Study text |
2012-Apr-30 19:55 UTC

[LLVMdev] [PATCH][RFC] Add llvm.codegen Intrinsic To Support Embedded LLVM IR Code Generation

Tobias Grosser <tobias at grosser.es> writes:
> To write optimizations that yield embedded GPU code, we also looked into 
> three other approaches:
>
> 1. Directly create embedded target code (e.g. PTX)
>
> This would mean the optimization pass extracts device code internally 
> and directly generate the relevant target code. This approach would 
> require our generic optimization pass to be directly linked with the 
> specific target back end. This is an ugly layering violation and, in 
> addition, it causes major troubles in case the new optimization should 
> be dynamically loaded.
IMHO it's a bit unrealistic to have a target-independent optimization
layer.  Almost all optimization wants to know target details at some
point.  I think we can and probably should support that.  We can allow
passes to gracefully fall back in the cases where target information is
not available.

Data shown |
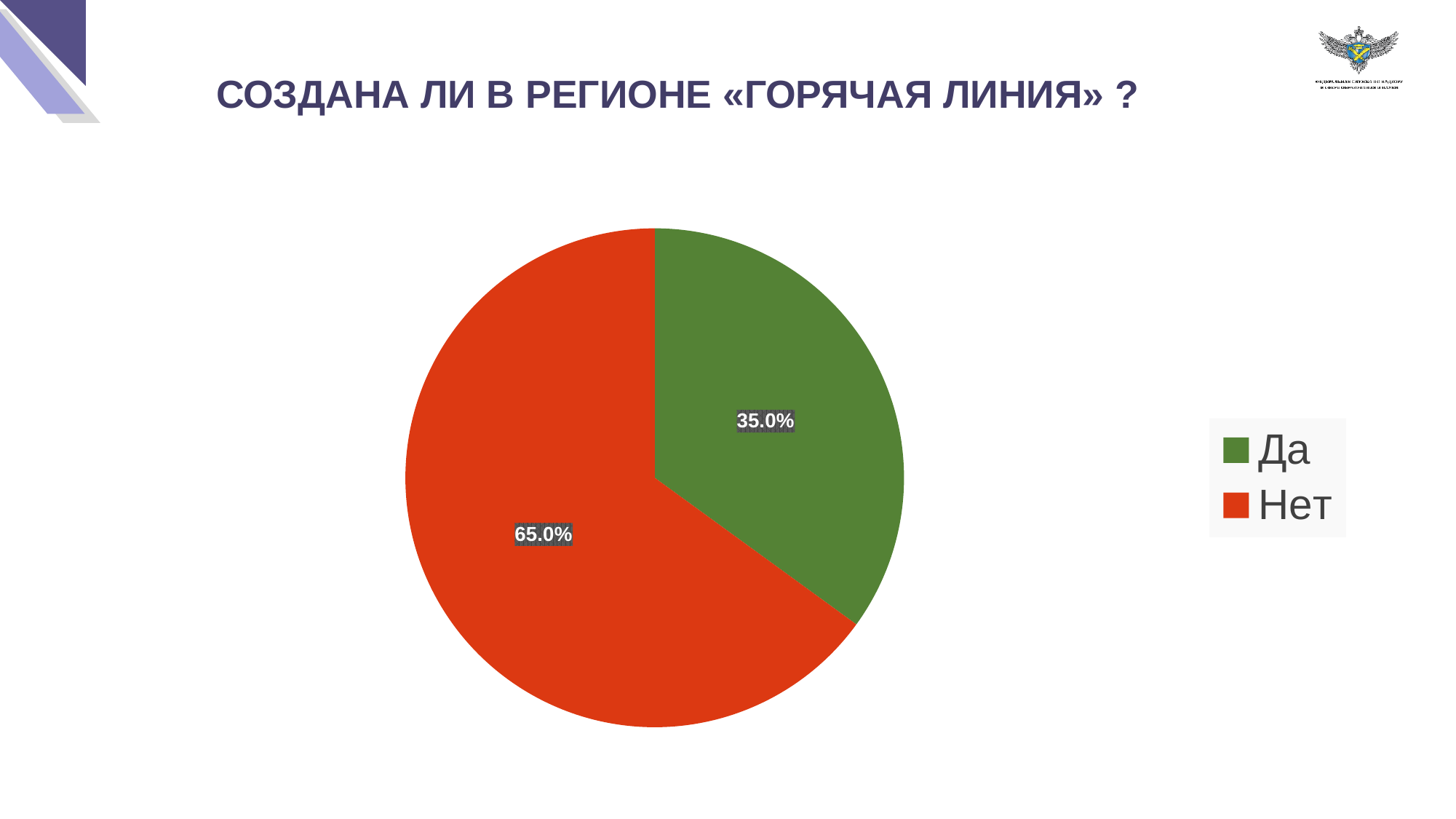
What share of the pie does the "Нет" slice represent? 65.0% Which is larger, the "Да" slice or the "Нет" slice? Нет What is the title of the slide above the chart? СОЗДАНА ЛИ В РЕГИОНЕ «ГОРЯЧАЯ ЛИНИЯ» ? How many slices does the pie chart have? 2 What kind of chart is shown on the slide? Pie chart What colour is the "Нет" slice? Red Which slice is the largest in the pie chart? Нет How many entries does the legend list? 2 What is the difference in percentage points between the "Нет" and "Да" slices? 30.0% Which slice is the smallest in the pie chart? Да What share of the pie does the "Да" slice represent? 35.0%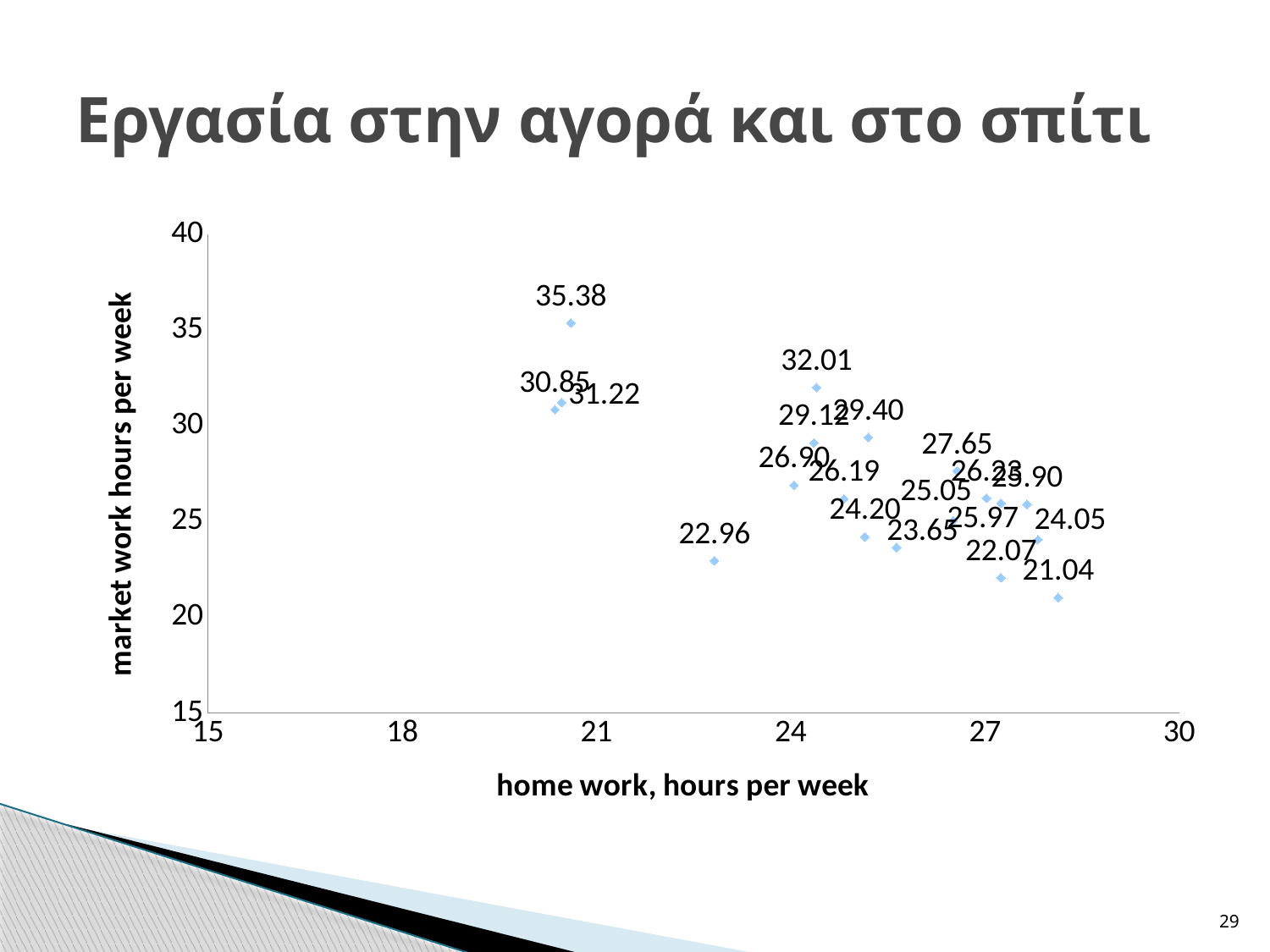
Is the home work value for the point labelled 22.96 greater or less than 24 hours per week? less What is the highest market work hours per week value labelled on the chart? 35.38 How many data points are plotted on the chart? 19 Which is larger, the labelled value 32.01 or the labelled value 29.40? 32.01 What is the title of the y axis? market work hours per week As home work hours per week increase along the x axis, do market work hours generally rise or fall? fall What kind of chart is shown on the slide? scatter chart Is the home work value for the point labelled 21.04 greater or less than 27 hours per week? greater What is the lowest market work hours per week value labelled on the chart? 21.04 What is the title of the x axis? home work, hours per week What is the difference between the highest and lowest labelled market work values (35.38 and 21.04)? 14.34 How many labelled points have a market work value above 30 hours per week? 4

Goal of the exercise | In the mailing-list post above, list each drawback the quoted message gives for directly creating embedded target code.

Exercise output |
- It would require the generic optimization pass to be directly linked with the specific target back end.
- It is an ugly layering violation.
- It causes major troubles if the new optimization should be dynamically loaded.